China Hacked Japan’s Military Networks
The NSA discovered the intrusion in 2020—we don’t know how—and alerted the Japanese. The Washington Post has the story:
The hackers had deep, persistent access and appeared to be after anything they could get their hands on—plans, capabilities, assessments of military shortcomings, according to three former senior U.S. officials, who were among a dozen current and former U.S. and Japanese officials interviewed, who spoke on the condition of anonymity because of the matter’s sensitivity.
[…]
The 2020 penetration was so disturbing that Gen. Paul Nakasone, the head of the NSA and U.S. Cyber Command, and Matthew Pottinger, who was White House deputy national security adviser at the time, raced to Tokyo.

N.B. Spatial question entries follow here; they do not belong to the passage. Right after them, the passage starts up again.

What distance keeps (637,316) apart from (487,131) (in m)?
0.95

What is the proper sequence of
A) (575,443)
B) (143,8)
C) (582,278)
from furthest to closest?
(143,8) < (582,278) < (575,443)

They briefed the defense minister, who was so concerned that he arranged for them to alert the prime minister himself.
Beijing, they told the Japanese officials, had breached Tokyo’s defense networks, making it one of the most damaging hacks in that country’s modern history.
More analysis.
John Hawkinson • August 14, 2023 8:24 AM
When I read this coverage initially, a week ago, I had the same question I have now: presumably when the US and Japan discovered this penetration three years ago, they took action to use it to their advantage as much as possible, i.e. by making wrong or misleading information available through those same channels.
What, if anything, can we reason about that kind of strategy, given that it is both obvious and not mentioned in Ellen Nakashima’s original article, which does not appear to have had any followups?
Does the fact that this was kept under wraps since 2020 and is now public (through a coordinated leak? “three former senior U.S. officials.”) suggest anything? Does it suggest anything different that other intergovernmental hacking incidents have been publicized on far shorter timeframes?